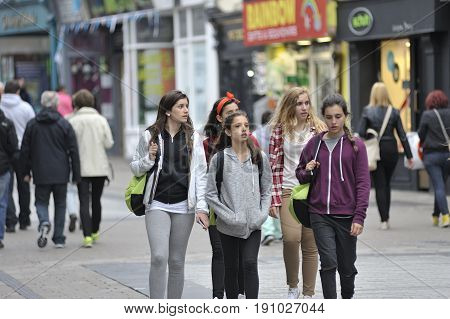 Galway Ireland July 2017 Group Of Erasmus Students Walking down Shop Street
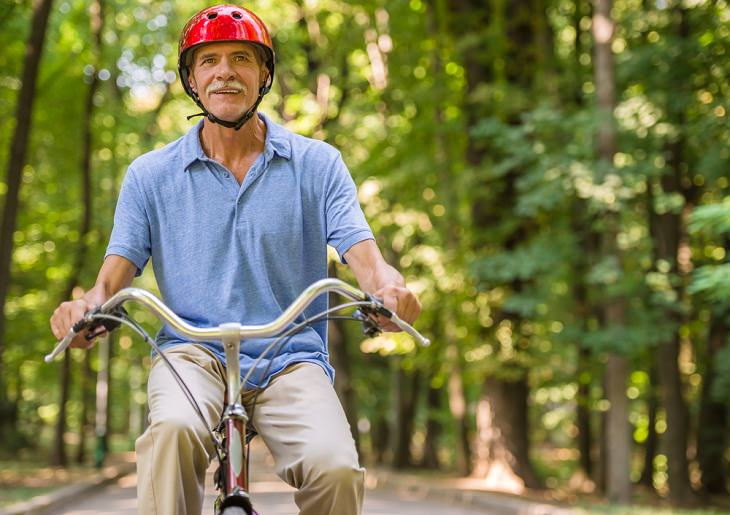 Benefits of Cycling for Seniors, man on a bike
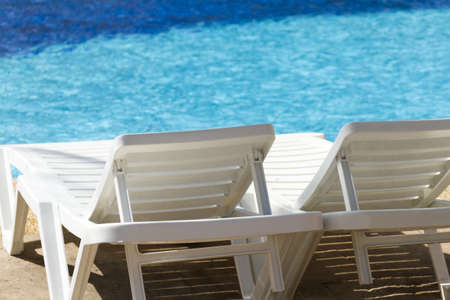 white plastic pool chairs at the swimming pool. photo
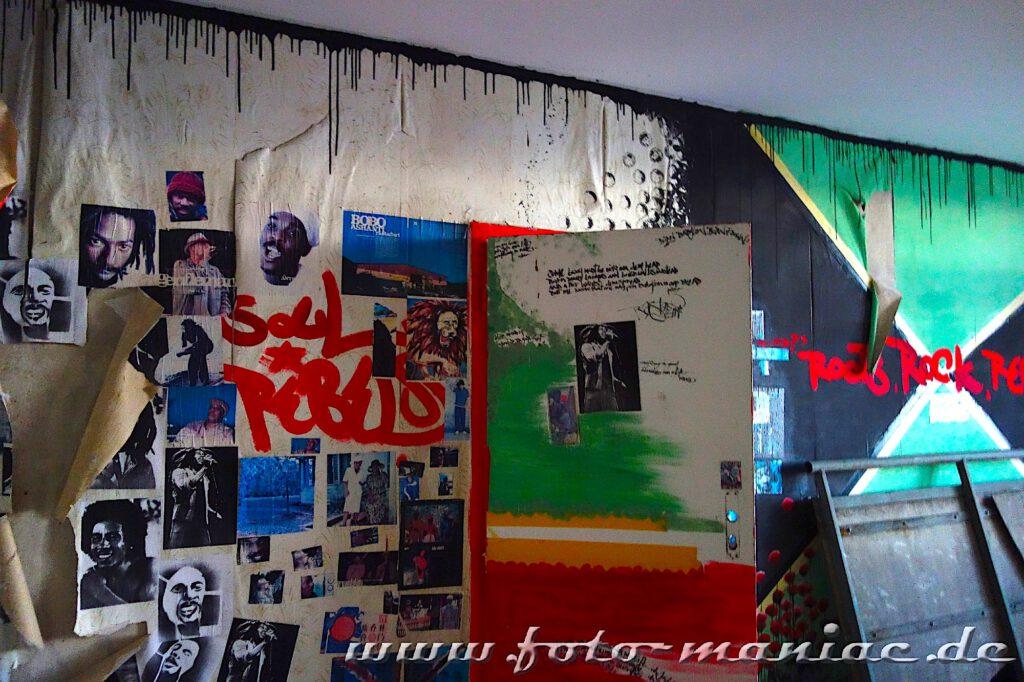 Wand ist mit Porträtfotos beklebt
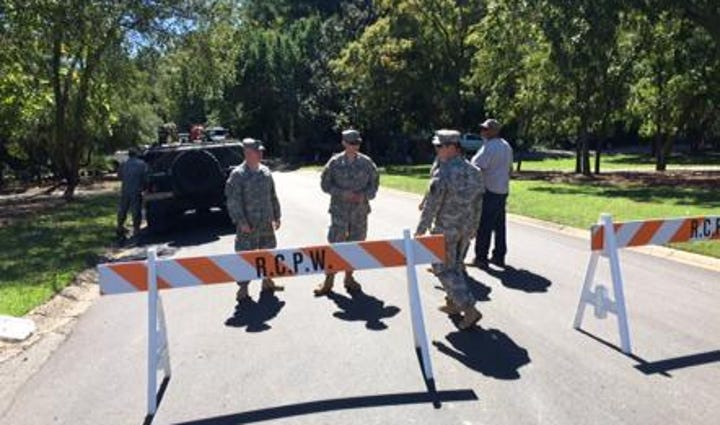 National Guard members stand near a road block not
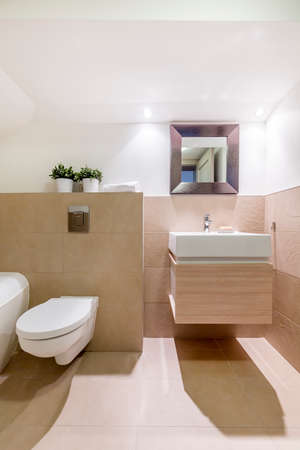 toilet sink: Chic travertine bathroom with toilet, sink and small mirror in earthy tones
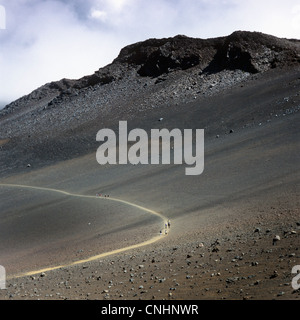 Hikers on a trail in the Haleakala National Park - Stock Photo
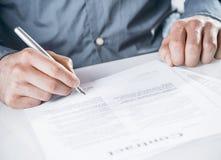 Zakenman die een wettelijk document ondertekenen Stock Foto's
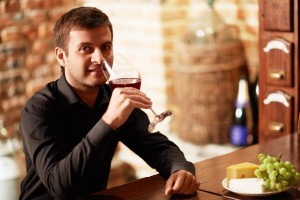 young wine taster smelling red wine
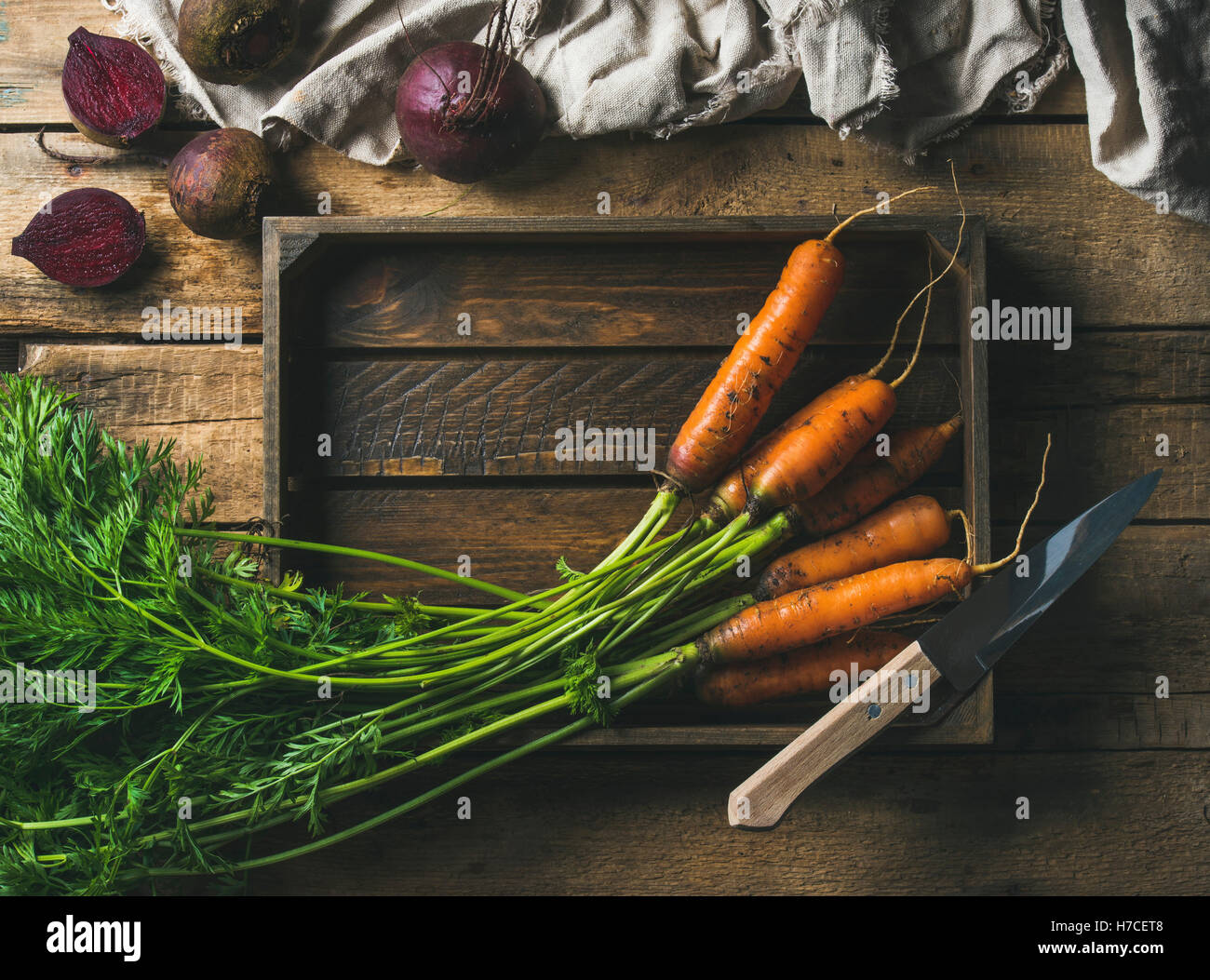 Healthy food cooking background. Vegetable ingredients. Fresh garden carrots and beetroots in wooden tray over rustic - Stock Image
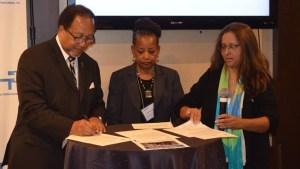Dr. Benjamin F. Chavis, Denise Rolark-Barnes and Martha Montoya.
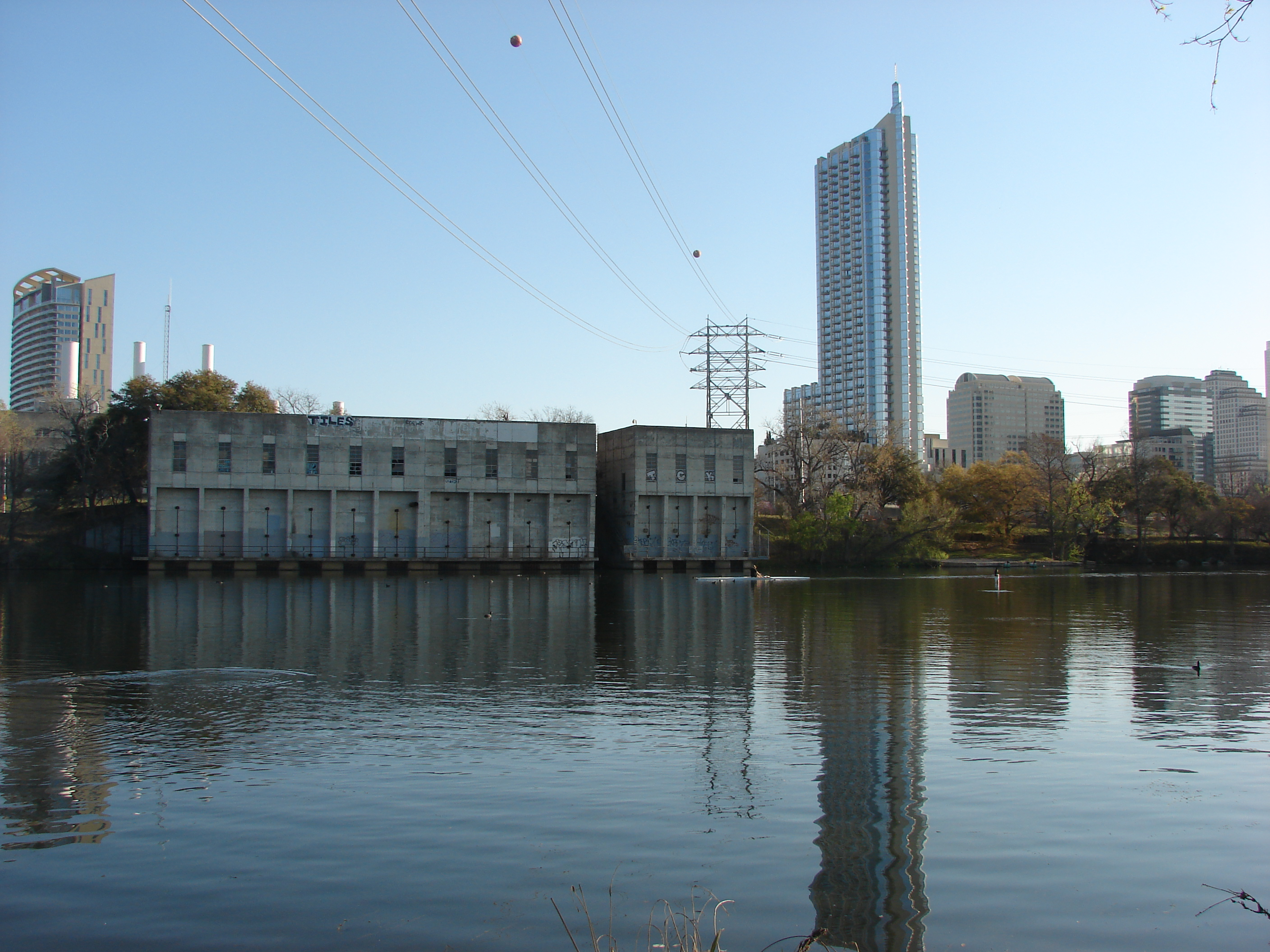 Former power plant intake on lake with a couple of skyscrapers behind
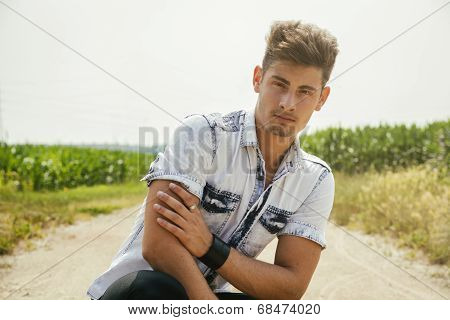 Handsome Young Man Sitting In Coutryside Dirt Road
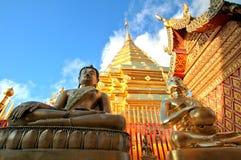 Buddha-Statuen und goldene Pagode gegen klaren blauen Himmel Lizenzfreie Stockfotos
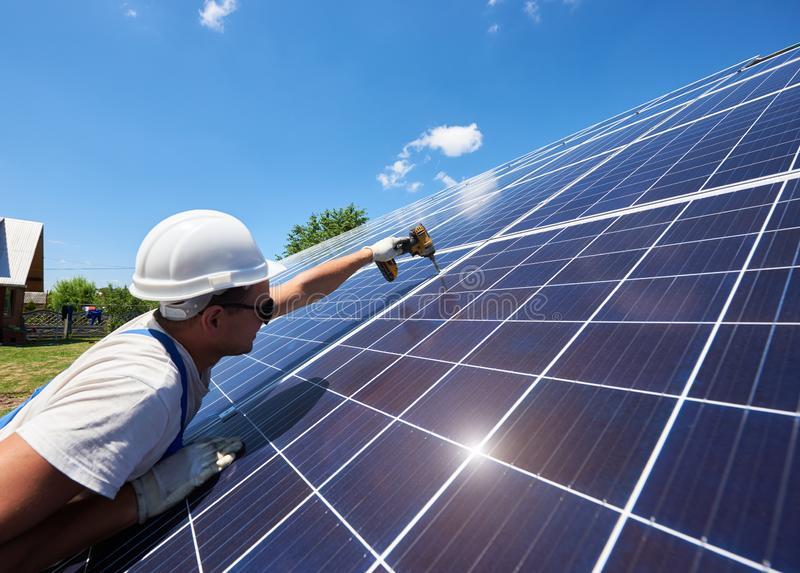 Professional worker installing solar panels on the green metal construction. Using different equipment, wearing helmet. Innovative solution for energy solving stock photos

-- TASK TO COMPLETE --
Begin at the first line of the entries and stop after the line holding "young wine taster smelling red wine"; repeat those lines exactly, but not the pictures.

-- RESULT OF THE EXERCISE --
 Galway Ireland July 2017 Group Of Erasmus Students Walking down Shop Street
 Benefits of Cycling for Seniors, man on a bike
 white plastic pool chairs at the swimming pool. photo
 Wand ist mit Porträtfotos beklebt
 National Guard members stand near a road block not
 toilet sink: Chic travertine bathroom with toilet, sink and small mirror in earthy tones
 Hikers on a trail in the Haleakala National Park - Stock Photo
 Zakenman die een wettelijk document ondertekenen Stock Foto's
 young wine taster smelling red wine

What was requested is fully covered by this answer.